Charles Darwin en 1854

Dans son ouvrage fondamental de 1859, l'Origine des espèces au moyen de la sélection naturelle ou la lutte pour l'existence dans la nature (raccourci en Origine), Darwin consacra un chapitre entier à la question des fossiles intitulé Insuffisance des documents géologiques. Comme le titre l'indique, Darwin constate que le registre fossile illustre plutôt mal l'histoire évolutive du monde vivant. Il explique cette situation en soulignant l'imperfection de l'enregistrement fossile : « Quant à moi, je considère les archives géologiques, selon la métaphore de Lyell, comme une histoire du globe incomplètement conservée, écrite dans un dialecte toujours changeant, et dont nous ne possédons que le dernier volume traitant de deux ou trois pays seulement. Quelques fragments de chapitres de ce volume et quelques lignes éparses de chaque page sont seuls parvenus jusqu'à nous. Chaque mot de ce langage changeant lentement, plus ou moins différent dans les chapitres successifs, peut représenter les formes qui ont vécu, qui sont ensevelies dans les formations successives, et qui nous paraissent à tort avoir été brusquement introduites. Cette hypothèse atténue beaucoup, si elle ne les fait pas complètement disparaître, les difficultés que nous avons discutées dans le présent chapitre. » Il conclut plus loin : « Bien que les recherches géologiques aient incontestablement révélé l'existence passée d'un grand nombre de chaînons qui ont déjà rapproché les unes des autres bien des formes de la vie, elles ne présentent cependant pas, entre les espèces actuelles et les espèces passées, toutes les gradations infinies et insensibles que réclame ma théorie, et c'est là, sans contredit, l'objection la plus sérieuse qu'on puisse lui opposer. »

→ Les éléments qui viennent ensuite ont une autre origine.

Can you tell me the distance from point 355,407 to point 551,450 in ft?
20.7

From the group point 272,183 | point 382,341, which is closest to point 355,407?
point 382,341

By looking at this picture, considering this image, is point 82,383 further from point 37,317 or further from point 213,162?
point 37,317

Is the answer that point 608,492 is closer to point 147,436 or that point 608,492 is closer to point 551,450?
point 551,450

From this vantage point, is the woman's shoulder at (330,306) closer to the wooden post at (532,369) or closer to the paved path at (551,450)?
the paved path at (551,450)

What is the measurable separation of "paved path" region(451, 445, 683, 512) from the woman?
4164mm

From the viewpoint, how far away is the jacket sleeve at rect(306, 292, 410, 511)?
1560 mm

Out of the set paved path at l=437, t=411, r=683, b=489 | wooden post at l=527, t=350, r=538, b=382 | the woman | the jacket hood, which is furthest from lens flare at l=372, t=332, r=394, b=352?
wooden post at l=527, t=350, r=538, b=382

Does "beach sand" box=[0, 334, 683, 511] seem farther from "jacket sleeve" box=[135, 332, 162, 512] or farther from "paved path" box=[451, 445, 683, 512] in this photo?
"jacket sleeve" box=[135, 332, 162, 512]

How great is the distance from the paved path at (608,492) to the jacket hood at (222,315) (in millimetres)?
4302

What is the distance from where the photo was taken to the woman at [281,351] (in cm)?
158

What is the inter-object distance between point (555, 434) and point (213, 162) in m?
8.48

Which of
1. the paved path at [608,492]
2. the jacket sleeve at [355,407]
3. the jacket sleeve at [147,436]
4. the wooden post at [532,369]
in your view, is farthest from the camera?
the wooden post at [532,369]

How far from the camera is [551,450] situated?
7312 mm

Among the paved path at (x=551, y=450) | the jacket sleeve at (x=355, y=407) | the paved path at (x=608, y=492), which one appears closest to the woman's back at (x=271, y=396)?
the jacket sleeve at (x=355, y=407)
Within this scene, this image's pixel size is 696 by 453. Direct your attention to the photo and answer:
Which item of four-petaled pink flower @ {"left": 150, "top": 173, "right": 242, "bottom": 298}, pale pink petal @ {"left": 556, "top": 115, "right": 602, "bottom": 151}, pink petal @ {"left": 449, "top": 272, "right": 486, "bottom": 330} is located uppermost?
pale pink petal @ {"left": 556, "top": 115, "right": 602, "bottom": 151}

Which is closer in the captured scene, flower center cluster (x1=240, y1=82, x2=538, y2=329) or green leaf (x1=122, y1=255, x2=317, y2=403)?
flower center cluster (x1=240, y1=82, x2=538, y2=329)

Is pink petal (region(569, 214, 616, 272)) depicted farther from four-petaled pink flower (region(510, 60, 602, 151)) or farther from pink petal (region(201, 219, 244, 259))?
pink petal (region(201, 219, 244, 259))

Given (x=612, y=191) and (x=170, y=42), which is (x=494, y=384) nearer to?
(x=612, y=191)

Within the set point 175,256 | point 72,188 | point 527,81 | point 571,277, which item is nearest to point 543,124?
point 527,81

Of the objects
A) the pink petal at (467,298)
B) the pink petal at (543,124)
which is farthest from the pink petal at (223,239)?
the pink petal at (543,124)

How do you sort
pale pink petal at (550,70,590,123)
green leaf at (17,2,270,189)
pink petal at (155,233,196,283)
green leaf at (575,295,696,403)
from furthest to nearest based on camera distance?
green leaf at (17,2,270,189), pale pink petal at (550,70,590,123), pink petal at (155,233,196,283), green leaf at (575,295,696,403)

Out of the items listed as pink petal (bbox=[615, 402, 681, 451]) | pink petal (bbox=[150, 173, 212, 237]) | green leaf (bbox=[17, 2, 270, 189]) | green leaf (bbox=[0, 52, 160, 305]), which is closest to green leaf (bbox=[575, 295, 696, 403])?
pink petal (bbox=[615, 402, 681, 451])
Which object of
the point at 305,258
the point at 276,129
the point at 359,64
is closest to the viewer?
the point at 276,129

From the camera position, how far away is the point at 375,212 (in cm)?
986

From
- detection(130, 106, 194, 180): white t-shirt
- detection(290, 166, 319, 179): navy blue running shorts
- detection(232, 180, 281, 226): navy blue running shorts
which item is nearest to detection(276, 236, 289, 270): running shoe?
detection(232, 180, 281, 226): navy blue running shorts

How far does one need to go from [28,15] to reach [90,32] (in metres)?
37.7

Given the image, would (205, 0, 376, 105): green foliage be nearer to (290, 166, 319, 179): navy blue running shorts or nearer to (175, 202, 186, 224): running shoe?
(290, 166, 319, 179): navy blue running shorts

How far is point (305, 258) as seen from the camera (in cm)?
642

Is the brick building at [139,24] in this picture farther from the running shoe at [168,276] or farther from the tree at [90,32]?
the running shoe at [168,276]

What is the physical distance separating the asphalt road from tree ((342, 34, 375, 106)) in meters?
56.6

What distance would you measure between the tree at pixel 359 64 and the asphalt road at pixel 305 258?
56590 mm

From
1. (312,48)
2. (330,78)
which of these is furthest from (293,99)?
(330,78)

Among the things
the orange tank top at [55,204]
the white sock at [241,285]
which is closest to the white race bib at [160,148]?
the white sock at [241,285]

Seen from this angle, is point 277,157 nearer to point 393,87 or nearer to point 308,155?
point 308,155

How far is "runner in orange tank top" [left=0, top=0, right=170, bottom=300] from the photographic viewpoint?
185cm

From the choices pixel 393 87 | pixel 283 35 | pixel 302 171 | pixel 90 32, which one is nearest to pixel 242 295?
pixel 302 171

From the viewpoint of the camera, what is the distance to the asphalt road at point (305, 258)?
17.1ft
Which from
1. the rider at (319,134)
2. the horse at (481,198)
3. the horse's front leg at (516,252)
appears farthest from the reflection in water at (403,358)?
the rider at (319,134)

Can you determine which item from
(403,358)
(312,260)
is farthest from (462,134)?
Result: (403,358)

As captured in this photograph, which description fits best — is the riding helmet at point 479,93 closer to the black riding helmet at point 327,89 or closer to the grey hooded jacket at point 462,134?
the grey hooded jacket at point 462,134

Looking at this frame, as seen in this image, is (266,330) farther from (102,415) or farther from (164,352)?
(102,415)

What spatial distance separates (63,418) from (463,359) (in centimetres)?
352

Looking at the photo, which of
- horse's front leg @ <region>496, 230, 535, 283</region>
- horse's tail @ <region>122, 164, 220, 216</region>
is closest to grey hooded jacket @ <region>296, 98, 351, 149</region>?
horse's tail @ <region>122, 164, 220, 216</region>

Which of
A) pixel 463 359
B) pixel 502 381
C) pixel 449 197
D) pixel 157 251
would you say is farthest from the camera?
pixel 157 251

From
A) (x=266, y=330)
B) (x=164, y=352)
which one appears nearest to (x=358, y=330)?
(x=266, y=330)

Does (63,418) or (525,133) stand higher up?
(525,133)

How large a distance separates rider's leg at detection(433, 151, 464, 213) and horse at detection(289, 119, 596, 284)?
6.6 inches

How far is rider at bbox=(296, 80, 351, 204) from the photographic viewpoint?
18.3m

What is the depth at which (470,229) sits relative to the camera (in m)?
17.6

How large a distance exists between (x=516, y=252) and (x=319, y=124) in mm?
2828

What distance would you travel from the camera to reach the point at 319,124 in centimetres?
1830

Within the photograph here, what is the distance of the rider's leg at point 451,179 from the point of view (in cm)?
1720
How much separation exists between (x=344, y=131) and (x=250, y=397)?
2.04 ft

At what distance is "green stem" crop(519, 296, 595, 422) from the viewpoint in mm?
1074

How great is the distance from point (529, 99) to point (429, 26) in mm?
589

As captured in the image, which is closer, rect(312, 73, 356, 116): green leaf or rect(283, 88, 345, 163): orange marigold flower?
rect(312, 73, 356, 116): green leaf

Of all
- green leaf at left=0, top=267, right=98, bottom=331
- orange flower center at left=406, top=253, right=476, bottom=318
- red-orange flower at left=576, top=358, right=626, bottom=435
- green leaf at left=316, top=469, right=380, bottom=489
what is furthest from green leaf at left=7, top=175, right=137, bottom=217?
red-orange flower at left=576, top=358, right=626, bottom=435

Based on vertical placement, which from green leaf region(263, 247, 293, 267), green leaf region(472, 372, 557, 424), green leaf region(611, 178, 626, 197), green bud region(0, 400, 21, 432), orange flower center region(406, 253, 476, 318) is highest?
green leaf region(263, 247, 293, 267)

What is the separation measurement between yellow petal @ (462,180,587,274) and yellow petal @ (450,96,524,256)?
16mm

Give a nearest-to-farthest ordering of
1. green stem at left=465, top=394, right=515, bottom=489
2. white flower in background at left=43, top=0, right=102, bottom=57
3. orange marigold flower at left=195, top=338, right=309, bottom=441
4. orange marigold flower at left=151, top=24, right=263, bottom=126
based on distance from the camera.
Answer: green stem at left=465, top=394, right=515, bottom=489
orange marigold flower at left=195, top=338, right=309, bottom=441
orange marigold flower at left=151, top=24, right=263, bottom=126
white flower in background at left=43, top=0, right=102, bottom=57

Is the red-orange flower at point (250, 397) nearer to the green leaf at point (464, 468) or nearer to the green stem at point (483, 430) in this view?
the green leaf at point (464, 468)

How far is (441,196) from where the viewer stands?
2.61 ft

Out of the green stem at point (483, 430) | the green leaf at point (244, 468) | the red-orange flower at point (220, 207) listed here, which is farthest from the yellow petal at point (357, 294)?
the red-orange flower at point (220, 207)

A l'époque de la première édition de l'Origine, la paléontologie était déjà constituée en véritable discipline scientifique depuis plus de 50 ans, et les connaissances accumulées étaient très importantes. Pourtant, il est vrai, peu de fossiles, en particulier des fossiles de vertébrés, illustraient les étapes clés de l'histoire évolutive de ces animaux. Plus précisément, on connaissait de nombreux  groupes éteints, mais on avait peu d'indices qui démontraient comment s'étaient déroulées les transitions d'un groupe vers l'autre. 

Darwin a découvert quelques fossiles durant son voyage circumterrestre de 1831 à 1836, en particulier des restes de gros mammifères sud américains éteints (ici Glyptodondu Muséum de la Ville de Genève) © Philippe Wagneur, MHNG

Cette quasi-absence de forme de transition a été très utilisée par les contemporains de Darwin pour combattre son hypothèse, et cet argument et devenu un des leitmotivs des anti-évolutionnistes jusqu'à nos jours. Même au sein de la communauté scientifique, les faits paléontologiques sont souvent oubliés lorsqu'il s'agit de parler d'évolution au profit des preuves qui reposent sur les liens de parentés entre organismes vivants sur la base d'analyses moléculaires. 

Mais quelle est la situation en 2009, 150 ans après la sortie de l'ouvrage de Darwin ? Est-ce que les fossiles restent toujours muets sur les transitions entre les grands groupes de vertébrés ? La réponse est clairement non. Aujourd'hui, Darwin serait réconcilié avec les fossiles.